▶ _Problem A_
Rewrite the text on electronic records from "I would contend" up to and including "-Brian Eno (1999)", putting "metalanguages" in place of "meta-languages".
─── Quoted text ───
The project builds on previous research conducted at the University of British Columbia that examined the preservation of the integrity of electronic records and theoretically defined the concepts of reliability and authenticity in relation to electronic records. It also identified the procedural requirements and responsibilities for ensuring the reliability of active records and the authenticity of preserved records. The philosophy underlying InterPARES is that the theories and methodologies necessary to ensure the long-term preservation of authentic electronic records must be centered on the nature and meaning of the records themselves. Despite the new media and formats of electronic records, from the perspective of archival science the integral components that identify and authenticate a record have not changed. By combining principles of diplomatics and archival principles, the project is developing a template that can be used to identify requirements for authenticity for different kinds of electronic records and systems that generate records. To use this template and to understand the extent to which electronic records resemble traditional records, the project is analyzing a variety of electronic information and record-keeping systems, including large-scale object-oriented databases, geographic information systems, dynamic Web resources, and digital music systems in many national legal and organizational contexts. These analyses will be translated into recommended systems-design requirements and authentication processes, record-keeping policies and procedures, and preservation strategies for different types of records (InterPARES Project 1999). Different preservation processes will also be evaluated to ascertain their ability to maintain the elements of different types of records identified as essential to preserving the records’ authenticity. Although this project is focused on the authenticity requirement of records rather than on more generic forms of information, its findings will likely be relevant to digital information or information systems that need to retain the integrity of physical and intellectual characteristics over time.

Metadata

I would contend that most objects of culture are . . . embedded within context and those contexts are embedded within other ones as well. So a characteristic of cultural objects is they’re increasingly context-dependent. And they’re increasingly embedded in meta-languages.

-Brian Eno (1999)

The term metadata has different meanings depending on the community using it. The library community frequently uses metadata to refer to cataloging and other forms of descriptive information, but it is also used to refer to information about the administration, preservation, use, and technical functionality of digital information resources (Gilliland-Swetland 1998).
─── Dataset excerpts ───
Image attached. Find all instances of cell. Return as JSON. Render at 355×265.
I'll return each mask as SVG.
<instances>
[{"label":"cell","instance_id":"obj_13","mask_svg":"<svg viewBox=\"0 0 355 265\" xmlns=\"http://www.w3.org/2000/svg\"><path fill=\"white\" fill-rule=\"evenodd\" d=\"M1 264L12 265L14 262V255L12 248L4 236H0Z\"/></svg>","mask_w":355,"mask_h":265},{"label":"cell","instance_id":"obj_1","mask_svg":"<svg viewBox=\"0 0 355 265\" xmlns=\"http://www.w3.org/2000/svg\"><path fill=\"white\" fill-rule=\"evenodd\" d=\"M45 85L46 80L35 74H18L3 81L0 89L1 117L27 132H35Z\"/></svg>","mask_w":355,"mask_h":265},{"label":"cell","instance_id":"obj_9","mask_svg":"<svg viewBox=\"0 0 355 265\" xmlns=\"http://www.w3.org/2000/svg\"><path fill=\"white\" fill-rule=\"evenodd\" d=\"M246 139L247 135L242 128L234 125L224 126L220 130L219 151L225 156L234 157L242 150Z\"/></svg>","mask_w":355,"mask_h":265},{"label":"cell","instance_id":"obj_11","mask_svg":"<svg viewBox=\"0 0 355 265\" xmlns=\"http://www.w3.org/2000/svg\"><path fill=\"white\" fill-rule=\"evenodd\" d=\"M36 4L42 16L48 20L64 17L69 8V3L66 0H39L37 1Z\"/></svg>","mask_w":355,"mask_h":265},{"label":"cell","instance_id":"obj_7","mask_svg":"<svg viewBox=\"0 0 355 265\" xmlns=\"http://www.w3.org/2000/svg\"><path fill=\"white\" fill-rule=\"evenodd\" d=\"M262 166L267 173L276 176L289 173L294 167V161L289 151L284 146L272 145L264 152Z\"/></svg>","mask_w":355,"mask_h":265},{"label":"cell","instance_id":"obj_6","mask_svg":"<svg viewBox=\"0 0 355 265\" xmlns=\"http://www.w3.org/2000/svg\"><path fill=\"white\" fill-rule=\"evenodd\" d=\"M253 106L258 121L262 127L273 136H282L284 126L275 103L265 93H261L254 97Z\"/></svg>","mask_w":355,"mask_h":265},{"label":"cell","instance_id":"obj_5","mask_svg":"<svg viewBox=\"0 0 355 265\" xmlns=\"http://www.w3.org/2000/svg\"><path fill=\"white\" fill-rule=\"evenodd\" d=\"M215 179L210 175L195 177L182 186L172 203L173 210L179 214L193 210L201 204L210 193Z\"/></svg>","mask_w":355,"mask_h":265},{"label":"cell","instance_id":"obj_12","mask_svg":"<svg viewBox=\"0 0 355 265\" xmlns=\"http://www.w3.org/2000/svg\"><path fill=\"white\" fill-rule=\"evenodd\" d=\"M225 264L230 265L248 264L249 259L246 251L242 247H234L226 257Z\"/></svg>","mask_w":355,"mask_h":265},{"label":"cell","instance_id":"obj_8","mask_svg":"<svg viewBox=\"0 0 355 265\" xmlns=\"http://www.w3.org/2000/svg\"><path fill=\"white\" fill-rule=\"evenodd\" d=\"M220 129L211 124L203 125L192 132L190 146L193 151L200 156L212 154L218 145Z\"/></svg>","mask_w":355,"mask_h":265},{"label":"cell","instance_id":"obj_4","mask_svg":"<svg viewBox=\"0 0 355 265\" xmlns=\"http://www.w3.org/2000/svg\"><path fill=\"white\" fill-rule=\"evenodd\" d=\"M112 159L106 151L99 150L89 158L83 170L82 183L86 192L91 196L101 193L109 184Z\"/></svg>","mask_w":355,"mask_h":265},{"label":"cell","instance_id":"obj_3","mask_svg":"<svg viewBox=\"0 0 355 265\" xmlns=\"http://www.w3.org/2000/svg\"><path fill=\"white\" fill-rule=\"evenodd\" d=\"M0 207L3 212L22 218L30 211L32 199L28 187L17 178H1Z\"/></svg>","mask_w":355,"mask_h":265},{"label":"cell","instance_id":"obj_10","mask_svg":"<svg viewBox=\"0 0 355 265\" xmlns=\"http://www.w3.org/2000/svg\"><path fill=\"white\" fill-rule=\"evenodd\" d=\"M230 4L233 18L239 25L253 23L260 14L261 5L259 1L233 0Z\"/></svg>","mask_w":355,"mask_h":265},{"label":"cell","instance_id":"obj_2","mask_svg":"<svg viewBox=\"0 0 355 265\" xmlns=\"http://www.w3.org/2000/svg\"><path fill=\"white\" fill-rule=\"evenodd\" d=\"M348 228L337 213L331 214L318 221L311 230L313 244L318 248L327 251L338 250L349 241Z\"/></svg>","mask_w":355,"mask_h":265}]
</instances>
───
▶ _Problem B_
Put the records, from their start up to and including the line with "<instances>", into a Markdown table with the columns Row and Line, leaving out blank lines.

▶ _Task response A_
I would contend that most objects of culture are . . . embedded within context and those contexts are embedded within other ones as well. So a characteristic of cultural objects is they’re increasingly context-dependent. And they’re increasingly embedded in metalanguages.

-Brian Eno (1999)

▶ _Task response B_
| Row | Line |
|---|---|
| 1 | Image attached. Find all instances of cell. Return as JSON. Render at 355×265. |
| 2 | I'll return each mask as SVG. |
| 3 | <instances> |